Saved entries
--- START ---

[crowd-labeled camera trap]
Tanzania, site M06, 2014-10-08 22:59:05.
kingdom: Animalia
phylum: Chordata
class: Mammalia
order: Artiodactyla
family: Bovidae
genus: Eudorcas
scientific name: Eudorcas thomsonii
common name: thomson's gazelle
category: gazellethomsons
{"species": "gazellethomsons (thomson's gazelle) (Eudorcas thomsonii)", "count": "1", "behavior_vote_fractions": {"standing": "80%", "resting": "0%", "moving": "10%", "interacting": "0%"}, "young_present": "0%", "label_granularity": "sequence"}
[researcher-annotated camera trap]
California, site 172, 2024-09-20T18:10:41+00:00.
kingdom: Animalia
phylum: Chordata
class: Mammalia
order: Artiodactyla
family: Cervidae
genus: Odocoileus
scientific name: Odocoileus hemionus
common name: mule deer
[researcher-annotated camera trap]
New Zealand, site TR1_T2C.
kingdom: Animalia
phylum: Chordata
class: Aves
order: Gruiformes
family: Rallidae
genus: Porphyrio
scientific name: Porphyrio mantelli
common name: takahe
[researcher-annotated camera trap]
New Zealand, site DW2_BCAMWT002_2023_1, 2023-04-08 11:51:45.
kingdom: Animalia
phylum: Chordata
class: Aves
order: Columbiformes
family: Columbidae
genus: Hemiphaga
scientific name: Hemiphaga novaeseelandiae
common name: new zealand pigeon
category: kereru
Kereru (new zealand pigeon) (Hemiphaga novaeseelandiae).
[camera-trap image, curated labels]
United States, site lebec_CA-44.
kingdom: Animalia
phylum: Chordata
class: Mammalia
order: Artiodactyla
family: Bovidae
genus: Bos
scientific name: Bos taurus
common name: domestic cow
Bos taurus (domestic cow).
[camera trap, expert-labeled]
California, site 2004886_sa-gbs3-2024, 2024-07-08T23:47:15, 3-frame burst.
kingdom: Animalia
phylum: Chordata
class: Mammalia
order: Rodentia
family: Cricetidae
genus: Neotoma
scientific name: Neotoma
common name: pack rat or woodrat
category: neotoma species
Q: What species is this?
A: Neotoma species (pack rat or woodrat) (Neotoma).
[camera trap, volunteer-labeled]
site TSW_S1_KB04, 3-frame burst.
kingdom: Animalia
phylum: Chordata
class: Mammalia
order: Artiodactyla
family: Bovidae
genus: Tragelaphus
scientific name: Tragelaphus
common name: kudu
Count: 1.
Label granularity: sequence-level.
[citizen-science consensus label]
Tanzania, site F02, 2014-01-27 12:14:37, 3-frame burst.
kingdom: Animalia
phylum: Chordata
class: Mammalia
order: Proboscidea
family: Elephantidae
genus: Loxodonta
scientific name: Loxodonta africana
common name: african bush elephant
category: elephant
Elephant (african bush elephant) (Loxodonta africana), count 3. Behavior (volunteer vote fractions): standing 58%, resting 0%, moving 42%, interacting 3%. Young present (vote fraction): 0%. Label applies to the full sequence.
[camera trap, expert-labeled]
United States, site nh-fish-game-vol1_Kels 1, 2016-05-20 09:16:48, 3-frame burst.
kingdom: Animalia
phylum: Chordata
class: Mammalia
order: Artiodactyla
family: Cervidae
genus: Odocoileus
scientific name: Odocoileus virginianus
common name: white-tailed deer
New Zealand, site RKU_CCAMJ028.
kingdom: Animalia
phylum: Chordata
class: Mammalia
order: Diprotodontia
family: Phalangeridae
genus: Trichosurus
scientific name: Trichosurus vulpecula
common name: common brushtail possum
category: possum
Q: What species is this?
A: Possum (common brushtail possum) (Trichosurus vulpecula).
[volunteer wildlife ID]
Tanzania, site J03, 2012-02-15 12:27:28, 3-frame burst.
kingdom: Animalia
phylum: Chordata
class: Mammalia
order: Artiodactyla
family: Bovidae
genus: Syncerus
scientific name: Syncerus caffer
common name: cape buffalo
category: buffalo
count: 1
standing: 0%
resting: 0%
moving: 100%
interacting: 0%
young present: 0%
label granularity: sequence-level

--- END ---

> _TASK TO CARRY OUT_
From the records above, extract each line exactly as shown.

> _OUTPUT FOR THIS TASK_
[crowd-labeled camera trap]
Tanzania, site M06, 2014-10-08 22:59:05.
kingdom: Animalia
phylum: Chordata
class: Mammalia
order: Artiodactyla
family: Bovidae
genus: Eudorcas
scientific name: Eudorcas thomsonii
common name: thomson's gazelle
category: gazellethomsons
{"species": "gazellethomsons (thomson's gazelle) (Eudorcas thomsonii)", "count": "1", "behavior_vote_fractions": {"standing": "80%", "resting": "0%", "moving": "10%", "interacting": "0%"}, "young_present": "0%", "label_granularity": "sequence"}
[researcher-annotated camera trap]
California, site 172, 2024-09-20T18:10:41+00:00.
kingdom: Animalia
phylum: Chordata
class: Mammalia
order: Artiodactyla
family: Cervidae
genus: Odocoileus
scientific name: Odocoileus hemionus
common name: mule deer
[researcher-annotated camera trap]
New Zealand, site TR1_T2C.
kingdom: Animalia
phylum: Chordata
class: Aves
order: Gruiformes
family: Rallidae
genus: Porphyrio
scientific name: Porphyrio mantelli
common name: takahe
[researcher-annotated camera trap]
New Zealand, site DW2_BCAMWT002_2023_1, 2023-04-08 11:51:45.
kingdom: Animalia
phylum: Chordata
class: Aves
order: Columbiformes
family: Columbidae
genus: Hemiphaga
scientific name: Hemiphaga novaeseelandiae
common name: new zealand pigeon
category: kereru
Kereru (new zealand pigeon) (Hemiphaga novaeseelandiae).
[camera-trap image, curated labels]
United States, site lebec_CA-44.
kingdom: Animalia
phylum: Chordata
class: Mammalia
order: Artiodactyla
family: Bovidae
genus: Bos
scientific name: Bos taurus
common name: domestic cow
Bos taurus (domestic cow).
[camera trap, expert-labeled]
California, site 2004886_sa-gbs3-2024, 2024-07-08T23:47:15, 3-frame burst.
kingdom: Animalia
phylum: Chordata
class: Mammalia
order: Rodentia
family: Cricetidae
genus: Neotoma
scientific name: Neotoma
common name: pack rat or woodrat
category: neotoma species
Q: What species is this?
A: Neotoma species (pack rat or woodrat) (Neotoma).
[camera trap, volunteer-labeled]
site TSW_S1_KB04, 3-frame burst.
kingdom: Animalia
phylum: Chordata
class: Mammalia
order: Artiodactyla
family: Bovidae
genus: Tragelaphus
scientific name: Tragelaphus
common name: kudu
Count: 1.
Label granularity: sequence-level.
[citizen-science consensus label]
Tanzania, site F02, 2014-01-27 12:14:37, 3-frame burst.
kingdom: Animalia
phylum: Chordata
class: Mammalia
order: Proboscidea
family: Elephantidae
genus: Loxodonta
scientific name: Loxodonta africana
common name: african bush elephant
category: elephant
Elephant (african bush elephant) (Loxodonta africana), count 3. Behavior (volunteer vote fractions): standing 58%, resting 0%, moving 42%, interacting 3%. Young present (vote fraction): 0%. Label applies to the full sequence.
[camera trap, expert-labeled]
United States, site nh-fish-game-vol1_Kels 1, 2016-05-20 09:16:48, 3-frame burst.
kingdom: Animalia
phylum: Chordata
class: Mammalia
order: Artiodactyla
family: Cervidae
genus: Odocoileus
scientific name: Odocoileus virginianus
common name: white-tailed deer
New Zealand, site RKU_CCAMJ028.
kingdom: Animalia
phylum: Chordata
class: Mammalia
order: Diprotodontia
family: Phalangeridae
genus: Trichosurus
scientific name: Trichosurus vulpecula
common name: common brushtail possum
category: possum
Q: What species is this?
A: Possum (common brushtail possum) (Trichosurus vulpecula).
[volunteer wildlife ID]
Tanzania, site J03, 2012-02-15 12:27:28, 3-frame burst.
kingdom: Animalia
phylum: Chordata
class: Mammalia
order: Artiodactyla
family: Bovidae
genus: Syncerus
scientific name: Syncerus caffer
common name: cape buffalo
category: buffalo
count: 1
standing: 0%
resting: 0%
moving: 100%
interacting: 0%
young present: 0%
label granularity: sequence-level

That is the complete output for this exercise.